Стивен Кинг - КлаТбище домашних жЫвотных
— Да, — ответил он. — Больше сотни, я думаю.
— Папа, почему животные живут так мало? Не так долго, как люди?
— Ну, некоторые живут так же долго, а некоторые еще дольше, — сказал Луис. — Слоны, например, живут очень долго. И некоторые из морских черепах. Им так много лет, что люди даже не знают сколько… или, может быть, знают, но не могут поверить.
Элли сразу же раскусила хитрость.
— Слоны и черепахи, они не домашние. А домашние живут совсем мало. Майкл Бернс говорит, что один год жизни собаки равен девяти человеческим.

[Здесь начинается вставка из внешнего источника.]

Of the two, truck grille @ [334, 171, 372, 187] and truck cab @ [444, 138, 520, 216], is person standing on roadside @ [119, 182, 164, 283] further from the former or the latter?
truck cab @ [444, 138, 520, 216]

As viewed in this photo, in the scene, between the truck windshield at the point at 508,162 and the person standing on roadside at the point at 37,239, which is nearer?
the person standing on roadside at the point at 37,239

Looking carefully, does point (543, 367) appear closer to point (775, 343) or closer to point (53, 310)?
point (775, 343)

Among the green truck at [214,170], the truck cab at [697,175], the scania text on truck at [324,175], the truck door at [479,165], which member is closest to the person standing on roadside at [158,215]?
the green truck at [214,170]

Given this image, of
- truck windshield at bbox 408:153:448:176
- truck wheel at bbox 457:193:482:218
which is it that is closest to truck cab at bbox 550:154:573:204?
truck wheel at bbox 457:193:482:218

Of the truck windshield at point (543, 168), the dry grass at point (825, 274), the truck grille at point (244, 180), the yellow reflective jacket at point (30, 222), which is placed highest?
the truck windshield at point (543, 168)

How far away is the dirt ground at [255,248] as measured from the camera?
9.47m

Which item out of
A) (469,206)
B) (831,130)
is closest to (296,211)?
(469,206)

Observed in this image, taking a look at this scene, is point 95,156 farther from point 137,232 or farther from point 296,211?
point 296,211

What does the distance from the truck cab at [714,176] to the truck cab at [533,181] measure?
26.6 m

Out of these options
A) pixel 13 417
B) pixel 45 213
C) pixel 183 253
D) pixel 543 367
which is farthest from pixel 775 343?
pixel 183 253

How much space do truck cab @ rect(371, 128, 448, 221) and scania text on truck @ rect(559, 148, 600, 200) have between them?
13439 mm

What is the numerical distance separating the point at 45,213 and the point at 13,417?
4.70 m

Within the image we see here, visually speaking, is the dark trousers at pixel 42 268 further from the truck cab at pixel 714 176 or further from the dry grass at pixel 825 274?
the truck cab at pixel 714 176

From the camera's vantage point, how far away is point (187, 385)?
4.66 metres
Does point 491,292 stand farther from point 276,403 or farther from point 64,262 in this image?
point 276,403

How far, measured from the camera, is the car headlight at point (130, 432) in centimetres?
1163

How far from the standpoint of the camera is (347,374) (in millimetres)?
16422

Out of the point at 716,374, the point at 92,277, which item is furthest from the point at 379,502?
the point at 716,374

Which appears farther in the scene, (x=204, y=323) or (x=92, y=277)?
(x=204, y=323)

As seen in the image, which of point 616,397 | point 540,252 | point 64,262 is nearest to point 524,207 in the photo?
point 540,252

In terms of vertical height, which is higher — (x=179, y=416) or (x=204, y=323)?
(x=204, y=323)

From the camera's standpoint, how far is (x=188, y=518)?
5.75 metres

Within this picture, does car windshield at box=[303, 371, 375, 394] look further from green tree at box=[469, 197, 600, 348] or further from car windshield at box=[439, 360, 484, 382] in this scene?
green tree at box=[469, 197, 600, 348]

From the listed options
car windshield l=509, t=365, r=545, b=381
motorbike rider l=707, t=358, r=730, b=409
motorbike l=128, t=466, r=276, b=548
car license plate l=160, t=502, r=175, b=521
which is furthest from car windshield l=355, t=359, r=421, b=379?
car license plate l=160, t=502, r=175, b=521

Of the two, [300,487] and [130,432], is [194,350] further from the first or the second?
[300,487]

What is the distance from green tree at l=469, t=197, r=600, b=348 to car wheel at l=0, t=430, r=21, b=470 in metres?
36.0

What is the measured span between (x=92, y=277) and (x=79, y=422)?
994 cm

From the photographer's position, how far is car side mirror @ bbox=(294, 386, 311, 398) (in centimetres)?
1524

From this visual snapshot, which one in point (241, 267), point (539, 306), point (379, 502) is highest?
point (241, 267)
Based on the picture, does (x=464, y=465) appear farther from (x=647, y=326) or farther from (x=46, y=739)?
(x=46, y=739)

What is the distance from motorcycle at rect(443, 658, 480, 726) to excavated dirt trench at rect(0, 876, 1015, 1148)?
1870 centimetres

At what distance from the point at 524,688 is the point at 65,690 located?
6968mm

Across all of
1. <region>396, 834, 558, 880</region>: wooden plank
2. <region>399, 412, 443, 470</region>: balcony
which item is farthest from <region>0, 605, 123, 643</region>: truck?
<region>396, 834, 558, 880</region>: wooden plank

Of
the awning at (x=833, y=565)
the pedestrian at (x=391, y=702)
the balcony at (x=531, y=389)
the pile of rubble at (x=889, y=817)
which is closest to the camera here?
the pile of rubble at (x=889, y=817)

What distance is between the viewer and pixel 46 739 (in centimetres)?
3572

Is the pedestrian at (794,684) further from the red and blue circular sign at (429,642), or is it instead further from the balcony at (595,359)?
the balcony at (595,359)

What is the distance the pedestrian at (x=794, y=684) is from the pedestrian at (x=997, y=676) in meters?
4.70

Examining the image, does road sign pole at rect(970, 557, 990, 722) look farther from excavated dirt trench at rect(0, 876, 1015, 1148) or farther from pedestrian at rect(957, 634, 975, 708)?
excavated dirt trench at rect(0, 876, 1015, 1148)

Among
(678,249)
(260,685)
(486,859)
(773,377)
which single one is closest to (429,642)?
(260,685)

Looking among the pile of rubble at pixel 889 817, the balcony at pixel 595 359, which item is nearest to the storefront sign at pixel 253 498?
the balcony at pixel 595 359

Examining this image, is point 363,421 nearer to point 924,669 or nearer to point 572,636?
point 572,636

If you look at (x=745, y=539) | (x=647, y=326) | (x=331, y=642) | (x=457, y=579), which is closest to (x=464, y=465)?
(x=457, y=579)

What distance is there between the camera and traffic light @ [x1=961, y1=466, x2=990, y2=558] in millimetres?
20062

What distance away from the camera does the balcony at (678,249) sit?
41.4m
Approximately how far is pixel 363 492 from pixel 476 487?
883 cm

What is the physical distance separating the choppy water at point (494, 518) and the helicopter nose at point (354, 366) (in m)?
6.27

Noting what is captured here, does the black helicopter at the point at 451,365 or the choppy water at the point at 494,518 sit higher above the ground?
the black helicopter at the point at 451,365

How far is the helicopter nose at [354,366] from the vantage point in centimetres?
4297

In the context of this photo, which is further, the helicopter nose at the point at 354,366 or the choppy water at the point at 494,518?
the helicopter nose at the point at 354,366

— Семи, — машинально поправил Луис. — Я понимаю, о чем ты, солнышко, и в этом есть доля правды. Собака, которой двенадцать лет, уже старая. Видишь ли, в любом организме происходит обмен веществ… Это называется метаболизм, и он как раз отвечает за продолжительность жизни. И еще много за что отвечает. Одни люди могут есть сколько угодно и все равно оставаться худыми, как твоя мама. Такой у них метаболизм. А другие — вот я, например — сразу же начинают толстеть, если много едят. У нас просто разный метаболизм, вот и все. Но все же главная задача метаболизма — отсчитывать время. У собак он очень быстрый, у людей — относительно медленный. Мы живем в среднем семьдесят два года. И поверь мне, это очень долго.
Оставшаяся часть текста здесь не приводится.